Palmer was often physically abused by another teacher, Mr Sallis, who would throw wooden blackboard dusters at him from close range. ‘I remember copping it in the head all the time, or in the shoulder.

‘And then, yeah, like, he’d make all the girls sit up the front. He was really nice to all the girls, the girls could get away with murder. I know now it was just so he could look up their dresses.’

Like Heygen, Palmer suspects Sallis may have also sexually abused students.

At the end of Year 10 Palmer left school. He got an apprenticeship, and later travelled around Australia. In the mid-90s he returned to the east coast and met the woman who would become his wife.
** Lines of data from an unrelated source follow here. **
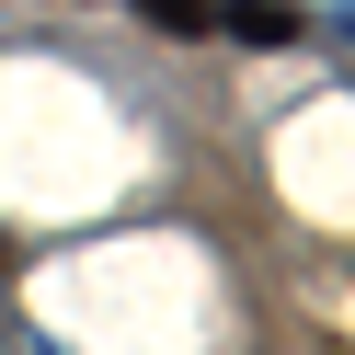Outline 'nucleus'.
I'll use <instances>...</instances> for the list:
<instances>
[{
  "label": "nucleus",
  "mask_w": 355,
  "mask_h": 355,
  "mask_svg": "<svg viewBox=\"0 0 355 355\" xmlns=\"http://www.w3.org/2000/svg\"><path fill=\"white\" fill-rule=\"evenodd\" d=\"M218 24H230V35H252V46H286V35H298V12H275V0H230Z\"/></svg>",
  "instance_id": "1"
},
{
  "label": "nucleus",
  "mask_w": 355,
  "mask_h": 355,
  "mask_svg": "<svg viewBox=\"0 0 355 355\" xmlns=\"http://www.w3.org/2000/svg\"><path fill=\"white\" fill-rule=\"evenodd\" d=\"M138 12H149L161 35H207V24H218V0H138Z\"/></svg>",
  "instance_id": "2"
}]
</instances>
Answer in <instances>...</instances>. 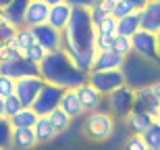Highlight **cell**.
I'll use <instances>...</instances> for the list:
<instances>
[{
    "instance_id": "cell-4",
    "label": "cell",
    "mask_w": 160,
    "mask_h": 150,
    "mask_svg": "<svg viewBox=\"0 0 160 150\" xmlns=\"http://www.w3.org/2000/svg\"><path fill=\"white\" fill-rule=\"evenodd\" d=\"M114 117L110 111H96L85 117V132L92 140H108L114 133Z\"/></svg>"
},
{
    "instance_id": "cell-10",
    "label": "cell",
    "mask_w": 160,
    "mask_h": 150,
    "mask_svg": "<svg viewBox=\"0 0 160 150\" xmlns=\"http://www.w3.org/2000/svg\"><path fill=\"white\" fill-rule=\"evenodd\" d=\"M44 85H46V81L42 79V75H40V77L19 79V81H17V94H15V96L23 102L25 108H31L33 104H36L40 92L44 90Z\"/></svg>"
},
{
    "instance_id": "cell-34",
    "label": "cell",
    "mask_w": 160,
    "mask_h": 150,
    "mask_svg": "<svg viewBox=\"0 0 160 150\" xmlns=\"http://www.w3.org/2000/svg\"><path fill=\"white\" fill-rule=\"evenodd\" d=\"M19 34V27L6 23V21H0V40L2 42H8V40H15Z\"/></svg>"
},
{
    "instance_id": "cell-21",
    "label": "cell",
    "mask_w": 160,
    "mask_h": 150,
    "mask_svg": "<svg viewBox=\"0 0 160 150\" xmlns=\"http://www.w3.org/2000/svg\"><path fill=\"white\" fill-rule=\"evenodd\" d=\"M36 144H40L36 129H15V133H12V148L15 150H31L36 148Z\"/></svg>"
},
{
    "instance_id": "cell-29",
    "label": "cell",
    "mask_w": 160,
    "mask_h": 150,
    "mask_svg": "<svg viewBox=\"0 0 160 150\" xmlns=\"http://www.w3.org/2000/svg\"><path fill=\"white\" fill-rule=\"evenodd\" d=\"M17 42H19V46H21V50H29L33 44H38V40H36V34H33V29L31 27H21L19 29V34H17Z\"/></svg>"
},
{
    "instance_id": "cell-35",
    "label": "cell",
    "mask_w": 160,
    "mask_h": 150,
    "mask_svg": "<svg viewBox=\"0 0 160 150\" xmlns=\"http://www.w3.org/2000/svg\"><path fill=\"white\" fill-rule=\"evenodd\" d=\"M125 150H150L143 136H129L125 140Z\"/></svg>"
},
{
    "instance_id": "cell-18",
    "label": "cell",
    "mask_w": 160,
    "mask_h": 150,
    "mask_svg": "<svg viewBox=\"0 0 160 150\" xmlns=\"http://www.w3.org/2000/svg\"><path fill=\"white\" fill-rule=\"evenodd\" d=\"M77 94H79V98H81V104H83V108H85V113H96V111H100V106H102V102H104V94L102 92H98L94 88V85L89 84H85V85H81L77 90Z\"/></svg>"
},
{
    "instance_id": "cell-1",
    "label": "cell",
    "mask_w": 160,
    "mask_h": 150,
    "mask_svg": "<svg viewBox=\"0 0 160 150\" xmlns=\"http://www.w3.org/2000/svg\"><path fill=\"white\" fill-rule=\"evenodd\" d=\"M71 25L65 29V46L62 48L71 54L75 65L83 73L94 71V63L98 56V27L92 19V2H73Z\"/></svg>"
},
{
    "instance_id": "cell-33",
    "label": "cell",
    "mask_w": 160,
    "mask_h": 150,
    "mask_svg": "<svg viewBox=\"0 0 160 150\" xmlns=\"http://www.w3.org/2000/svg\"><path fill=\"white\" fill-rule=\"evenodd\" d=\"M114 52L123 54V56H131L133 54V40L125 36H117L114 38Z\"/></svg>"
},
{
    "instance_id": "cell-39",
    "label": "cell",
    "mask_w": 160,
    "mask_h": 150,
    "mask_svg": "<svg viewBox=\"0 0 160 150\" xmlns=\"http://www.w3.org/2000/svg\"><path fill=\"white\" fill-rule=\"evenodd\" d=\"M158 56H160V36H158Z\"/></svg>"
},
‘Basically, before I met my wife, I didn’t really have anything to do with girls. I didn’t know how to talk to them. I still struggle talking to females, even my own wife I struggle to talk to her sometimes. And even being intimate, I’ve struggled my whole relationship with it …

‘I’ve just always had trouble getting close to people, know what I mean? I don’t know if it’s just because of the alcohol or … I was just always at the party, the single bloke, getting really drunk. Not talking to anyone.’

He said he’d often thought about the sexual abuse over the years, particularly when he heard about several classmates who died young, from suicide and drug overdoses. He’s always wondered if they were abused, too.

In the early 2010s three members of Palmer’s family passed away. ‘I was just having a really bad time, coping. I was very depressed and drinking lots, taking prescription medication excessively, and off the shelf. I was just taking anything to make me feel numb. People at work were noticing and everything, and my family was noticing. I was just isolating myself.’

His wife suggested he go to a rehab clinic. ‘And I learnt a lot about myself. And it’s the best thing I’ve ever done. I’d sort of blocked these memories out of my head all this time, and I’ve never told anyone until I went to this place … they brought this out of me.’

Palmer came to understand that the abuse has had a much greater impact than he realised. ‘I think it’s part of the way my life’s panned out, just from these events in my life as a young child. You know, drinking, and experimenting with drugs, and driving fast. I’m surprised I’m alive, you know, like, some of the things I’ve done have been crazy.’

Since becoming a father, there have also been new impacts. ‘I really struggle with letting my children have sleepovers at friends’ houses … Unless I really know the person I’m not really trusting of them …

‘I know I wouldn’t ever do anything, and I could never think of anything worse than harming another child, even my own child, because of what’s happened to me, in my life. But I just have, I have this, like, paranoia that people don’t trust me … that people talk about me.’

Palmer believes more people should have to undergo Working with Children Checks, so that everyone who has contact with kids is properly vetted. And he’d like to see a program that teaches and encourages children to have a voice.

‘I’ve always told our children that, if something’s not right … don’t be afraid to speak up. And don’t ever be embarrassed about saying anything … if they say something to you like, “Don’t tell your parents”, it’s not right and tell us straight away. Because I never did.’

When he came to the Royal Commission, Palmer was given information about the free legal service, knowmore, in case he wanted to consider a legal claim against the Church. The Commission also gave Heygen’s name to the police.

‘Previously I sort of thought, “Just forget about it”. But when I see what damage it’s done to people’s lives … I’m not like “an eye for eye, tooth for a tooth” sort but … people need to tell their story and put these people back in jail if they’re not in jail now. Because they really do need to be there, for what they’ve done to people. Like, my life, I’ve got a pretty good life. But I think it could’ve been a lot better.’